What to produce. Could you format the material as a Markdown table with the columns "No." and "Line", one numbered row per line with blank lines left out, starting with the line that contains "What is the distance" and going on through the end of the material?

Task data.
----------------------------------------

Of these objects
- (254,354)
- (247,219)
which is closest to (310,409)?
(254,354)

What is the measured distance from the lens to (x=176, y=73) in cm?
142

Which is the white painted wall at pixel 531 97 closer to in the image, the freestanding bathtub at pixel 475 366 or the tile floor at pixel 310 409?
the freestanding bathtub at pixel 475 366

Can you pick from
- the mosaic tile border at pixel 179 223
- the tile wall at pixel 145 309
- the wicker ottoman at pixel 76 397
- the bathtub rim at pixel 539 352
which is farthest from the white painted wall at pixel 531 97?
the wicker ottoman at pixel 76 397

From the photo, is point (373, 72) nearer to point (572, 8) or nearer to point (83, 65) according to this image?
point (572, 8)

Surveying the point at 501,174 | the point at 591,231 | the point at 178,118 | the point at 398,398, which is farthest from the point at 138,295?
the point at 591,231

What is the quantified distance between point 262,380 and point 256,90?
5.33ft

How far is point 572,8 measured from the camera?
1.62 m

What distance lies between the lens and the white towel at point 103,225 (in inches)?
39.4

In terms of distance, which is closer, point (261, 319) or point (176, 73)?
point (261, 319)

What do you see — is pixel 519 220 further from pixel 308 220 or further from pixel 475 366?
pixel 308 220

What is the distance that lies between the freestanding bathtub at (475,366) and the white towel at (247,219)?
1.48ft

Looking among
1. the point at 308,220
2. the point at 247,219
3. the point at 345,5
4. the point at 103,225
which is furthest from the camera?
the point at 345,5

----------------------------------------

Exercise answer.
| No. | Line |
|---|---|
| 1 | What is the distance that lies between the freestanding bathtub at (475,366) and the white towel at (247,219)? |
| 2 | 1.48ft |
| 3 | Looking among |
| 4 | 1. the point at 308,220 |
| 5 | 2. the point at 247,219 |
| 6 | 3. the point at 345,5 |
| 7 | 4. the point at 103,225 |
| 8 | which is furthest from the camera? |
| 9 | the point at 345,5 |